[PROBLEM TO SOLVE]
Set down exactly the lines below, starting at the one that contains "Muffin with pink icing and chocolate heart" and ending at the one that contains "黒い石のボードにバッターで揚げたブリーチーズ。カマンベールチーズ", with both of those lines included and nothing else.
----- GIVEN INFORMATION -----
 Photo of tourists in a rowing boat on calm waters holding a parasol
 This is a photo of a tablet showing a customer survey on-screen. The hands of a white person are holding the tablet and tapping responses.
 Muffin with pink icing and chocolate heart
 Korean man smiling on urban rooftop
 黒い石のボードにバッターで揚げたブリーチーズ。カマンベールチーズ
-----
----- GIVEN INFORMATION -----
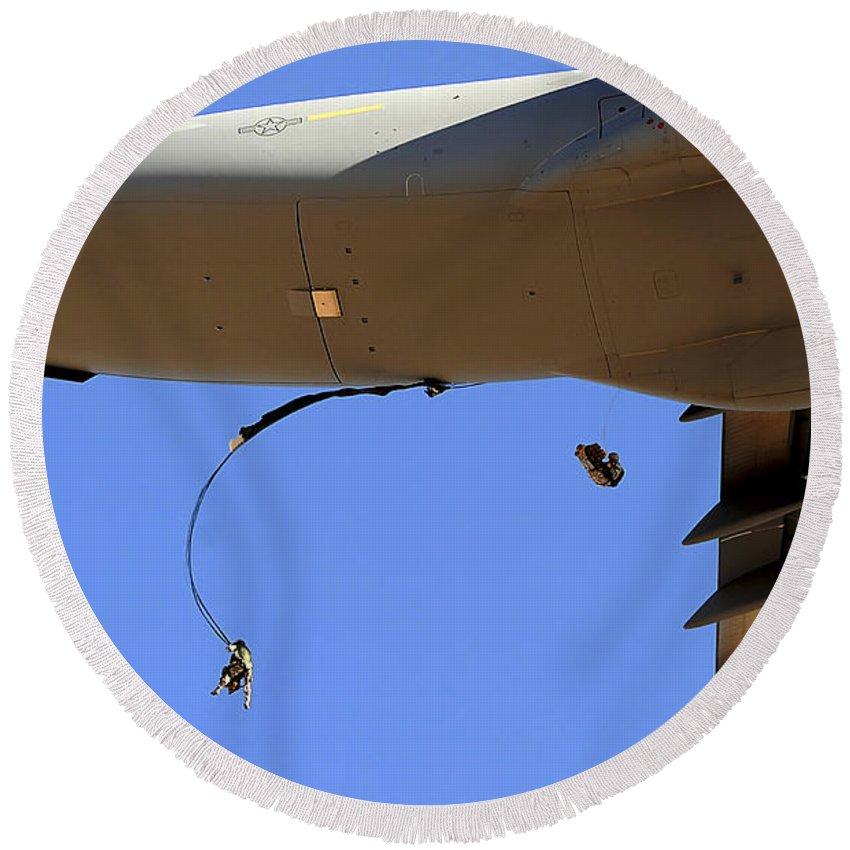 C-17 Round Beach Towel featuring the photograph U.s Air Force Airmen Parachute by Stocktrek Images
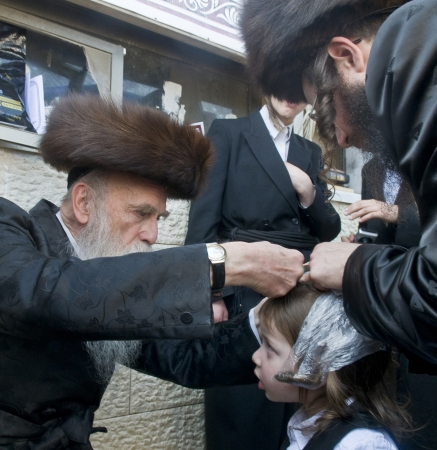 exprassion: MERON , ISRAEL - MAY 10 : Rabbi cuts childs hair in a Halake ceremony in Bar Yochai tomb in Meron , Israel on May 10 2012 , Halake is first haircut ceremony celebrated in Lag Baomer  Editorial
-----
[ANSWER TO THIS TASK]
 Muffin with pink icing and chocolate heart
 Korean man smiling on urban rooftop
 黒い石のボードにバッターで揚げたブリーチーズ。カマンベールチーズ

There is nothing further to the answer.